FDA gives nod for Abbott’s Confirm Rx, smartphone compatible ICM

by John R. Fischer, Senior Reporter | October 26, 2017
Cardiology
Confirm Rx Insertable Cardiac Monitor
The FDA has cleared the world’s first and only smartphone compatible Insertable Cardiac Monitor (ICM) to aid in remote identification of cardiac arrhythmias.

Abbott’s Confirm Rx ICM will allow patients to monitor their heart rhythms and communicate any abnormalities or unusual findings to their physicians remotely without interrupting daily activities through the use of incorporated Bluetooth wireless technology.

“The Confirm Rx ICM is a device designed specifically to reduce the complexity of the implant and the recovery period,” Avi Fischer, divisional vice president and medical director of Abbott's Cardiac Rhythm Management business, told HCB News. “Our goal was to improve upon existing ICM technology by incorporating a smaller device that is easy to implant and that offers patients Bluetooth connectivity so they can use the device with their own smartphone.”
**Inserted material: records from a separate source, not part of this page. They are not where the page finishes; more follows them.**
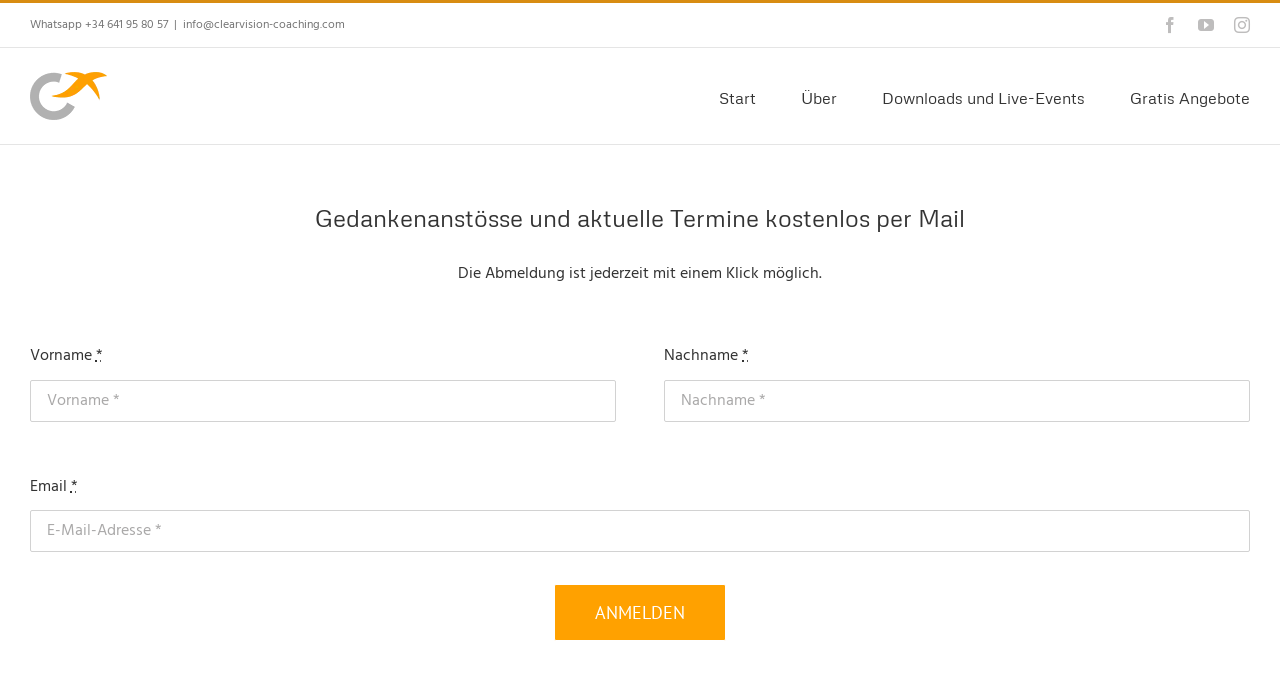

--- FILE ---
content_type: application/javascript
request_url: https://cdn-bdbmb.nitrocdn.com/SbmWDNOEfFhFMNyhrZspnlFQyabyFLzL/assets/static/optimized/rev-16f0f25/clearvision-coaching.de/wp-content/plugins/wp-mailto-links/core/includes/assets/js/nitro-min-da1378be2e5d201936764280e4473061.custom.js
body_size: 236
content:
jQuery(function(t){"use strict";function e(t){return t.replace(/[a-zA-Z]/g,function(t){return String.fromCharCode((t<="Z"?90:122)>=(t=t.charCodeAt(0)+13)?t:t-26)})}function n(t){var n=t.getAttribute("data-enc-email");if(!n){return null}n=n.replace(/\[at\]/g,"@");n=e(n);return n}function i(t){var e=t.getAttribute("title");var i=n(t);if(e&&i){e=e.replace("{{email}}",i);t.setAttribute("title",e)}}function a(t){var e=n(t);if(e){t.setAttribute("value",e)}}function c(t){var e=n(t);if(e){window.location.href="mailto:"+e}}function r(t,e){var i=n(t);if(i){e.text(i);e.removeClass("wpml-rtl")}}document.addEventListener("copy",function(e){t("a[data-enc-email]").each(function(){var e=t(this).find(".wpml-rtl");if(e.text()){r(this,e)}});console.log("copy")});t("body").on("click","a[data-enc-email]",function(){c(this)});t("a[data-enc-email]").each(function(){i(this)});t("input[data-enc-email]").each(function(){a(this)})});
Confirm Rx can detect a range of cardiac arrhythmias, including irregular heartbeats or atrial fibrillation, and allows physicians to quickly and remotely diagnose potentially dangerous conditions.

The ICM connects to a smartphone, eliminating the need for a separate monitoring device, and limits all communication to a single authenticated myMerlin mobile app which allows patients to track symptoms, sync data with a clinic at any time and view transmission history without contacting clinics to confirm data transfers.

Patients also can use the app to record symptomatic events on their phones without the need for added hardware such as handheld activators or bedside transmitters. Both the ICM and app encrypt all wireless communication.

The device is the slimmest insertable cardiac monitor available and is implanted under the skin in a minimally-invasive outpatient procedure that is generally less than ten minutes with the patient under local anesthesia. The slim design assists in improving patient comfort and makes the device virtually invisible once implanted. Following the procedure, patients can return home the same day.

Fischer says that Confirm Rx could especially benefit people with suspected arrhythmias that traditional short term monitors are unable to identify.

“There are a number of conditions such as infrequent or difficult to identify arrhythmias, palpitations, atrial fibrillation and syncope where these devices are particularly useful,” he said. “Essentially, this device may be appropriate for any patient whose symptoms may indicate suspected arrhythmias, but whose condition may not be detected by traditional short term monitoring options such as Holter monitors.”

The FDA recently cleared Abbott's Full Maglev HeartMate 3 Left Ventricular Assist System and MR-conditional labeling for its Ellipse ICD.

The device is approved for use in Europe and Canada.